Download aplikasi berita TribunX di Play Store atau App Store untuk dapatkan pengalaman baru
TRIBUNNEWS.COM, SOLO - Ini kisah tentang Sabarno alias Pak Sabar alias Amali, kader Jamaah Islamiyah (JI) yang pernah menjabat sebagai ketua toliah JI wilayah timur.
Sepuluh tahun lalu, Densus 88 Antiteror membongkar keberadaan toliah JI di wilayah Solo Raya.
Densus 88 juga menangkap para anak buah Sabarno.
Saat itu Sabarno masih menjabat sebagai ketua toliah JI wilayah timur.
Toliah bisa disebut seperti divisi atau bagian khusus logistik dan persenjataan.
Pembagian wilayah ini sesuai pusat atau ‘ibu kota’ gerakan JI yang ada di Solo.
Wilayah operasi Sabarno adalah dari Solo ke timur arah Jawa Timur.
Sedangkan toliah wilayah barat meliputi semua wilayah di sebelah barat Solo.
Dalam penangkapan itu, bahan peledak dan senjata api turut disita.
Penangkapan ini membawa informasi struktur lapangan JI dan siapa pemimpin toliah timur JI.
Nama Sabarno pun muncul.
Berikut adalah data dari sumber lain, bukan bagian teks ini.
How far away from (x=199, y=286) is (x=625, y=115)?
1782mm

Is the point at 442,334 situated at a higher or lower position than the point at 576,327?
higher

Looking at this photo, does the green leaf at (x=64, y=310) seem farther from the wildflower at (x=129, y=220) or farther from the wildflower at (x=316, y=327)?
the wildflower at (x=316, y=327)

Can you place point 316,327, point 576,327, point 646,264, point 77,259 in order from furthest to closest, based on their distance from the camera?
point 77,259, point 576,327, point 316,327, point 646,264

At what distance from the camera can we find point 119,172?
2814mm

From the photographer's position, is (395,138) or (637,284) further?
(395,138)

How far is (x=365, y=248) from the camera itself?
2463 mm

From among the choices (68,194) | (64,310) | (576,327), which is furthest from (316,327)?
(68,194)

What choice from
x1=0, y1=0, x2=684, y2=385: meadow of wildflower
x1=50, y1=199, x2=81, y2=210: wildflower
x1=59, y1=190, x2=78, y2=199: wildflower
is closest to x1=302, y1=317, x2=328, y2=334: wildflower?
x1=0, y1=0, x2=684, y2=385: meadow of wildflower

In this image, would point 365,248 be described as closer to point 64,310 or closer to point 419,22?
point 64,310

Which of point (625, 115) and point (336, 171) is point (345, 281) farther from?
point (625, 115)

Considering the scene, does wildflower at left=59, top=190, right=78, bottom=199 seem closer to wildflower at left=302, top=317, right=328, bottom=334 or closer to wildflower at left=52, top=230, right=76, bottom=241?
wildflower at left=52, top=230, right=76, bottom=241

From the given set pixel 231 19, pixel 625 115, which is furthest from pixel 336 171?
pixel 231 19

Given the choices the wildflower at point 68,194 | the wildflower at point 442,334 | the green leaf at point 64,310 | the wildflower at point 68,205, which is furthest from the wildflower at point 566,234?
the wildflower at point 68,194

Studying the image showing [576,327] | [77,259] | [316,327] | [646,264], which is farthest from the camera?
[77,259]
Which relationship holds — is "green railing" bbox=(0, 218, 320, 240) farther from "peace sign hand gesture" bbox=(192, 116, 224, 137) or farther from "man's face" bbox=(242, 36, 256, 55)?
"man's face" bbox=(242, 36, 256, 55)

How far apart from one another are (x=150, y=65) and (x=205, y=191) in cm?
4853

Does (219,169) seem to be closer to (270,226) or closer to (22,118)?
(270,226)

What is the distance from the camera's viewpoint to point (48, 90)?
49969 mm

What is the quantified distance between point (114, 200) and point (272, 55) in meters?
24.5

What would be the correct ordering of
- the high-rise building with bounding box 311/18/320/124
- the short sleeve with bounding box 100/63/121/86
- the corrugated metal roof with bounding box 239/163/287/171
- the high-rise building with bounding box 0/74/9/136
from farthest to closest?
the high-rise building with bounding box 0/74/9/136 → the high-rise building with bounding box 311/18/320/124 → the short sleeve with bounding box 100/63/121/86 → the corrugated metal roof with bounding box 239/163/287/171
Sabarno mengendus kemungkinan dirinya bakal dikejar.
Ia melepas jabatan ketua toliah, lalu menyelamatkan diri.
Itulah awal dari pelarian panjang Sabarno, yang membawa serta keluarganya. Anak-anaknya masih kecil saat itu.
Siapa Sabarno
Sabarno lahir dari keluarga taat agama di Madiun.
Ayahnya memberi ilham, memantik ghiroh, dan membentuk militansinya sebagai jamaah.
Saat kecil, ia senang membaca kisah-kisah heroiknya mujahidin Afghanistan, dari buku-buku yang dimiliki ayahnya.
Teman-teman ayahnya juga satu lingkungan, dan menjadi bagian dari jamaah yang gairahnya besar terkait amalan jihad.
Beranjak besar, Sabarno dikirim ke pesantren, dan ia masuk ke Pondok Pesantren Darusy Syahadah, Simo, Boyolali, Jateng.
Dia masuk angkatan kedua di pesantren yang didirikan guru dan alumni Ponpes Al Mukmin Ngruki, Cemani, Sukoharjo.
Dalam perjalanan ke Ponpes Darusy Syahadah, Simo, Boyolali, Sabarno cukup banyak bercerita tentang sepenggal kisah pelariannya.
Ditanya apakah kenal Gempur Budi Angkoro alias Urwah, Sabarno menjawab lirih.
"Ya kenal wong keluarga, tetanggaan juga," jawab Sabarno.
Gempur Budi Angkoro alias Urwah ini tewas saat menemani Noordin Mohd Top bersembunyi di sebuah rumah di Mojosongo, Kota Solo.
Rumah itu diserbu Densus 88 Antiteror pada 16 September 2009 sekira pukul 22.30 WIB.
Pertempuran berlangsung hingga pagi karena Noordin Mohd Top melawan.
Ia menolak menyerah, dan akhirnya mati bersama tiga pendampingnya, yaitu Urwah, Ario Sudarso alias Aji, dan Susilo.
Susilo merupakan pengontrak rumah, dan saat kejadian bekerja mengurus ternak di Ponpesn Al Kahfi Mojosongo.
Sehari-harinya sebelum penggerebekan, Susilo tinggal Bersama Putri Munawaroh, istrinya yang tengah hamil.
Penampilan dan pergaulannya normal seperti kebanyakan warga setempat. Ia juga berinteraksi biasa saja dalam urusan-urusan sosial dengan tetangga sekitar.
Aktivitas Sabarno
Kembali ke kisah Sabarno, sesudah lulus dari Darusy Syahadah, ia aktif di jamaah dan menjalani aneka peran dan misi gerakan.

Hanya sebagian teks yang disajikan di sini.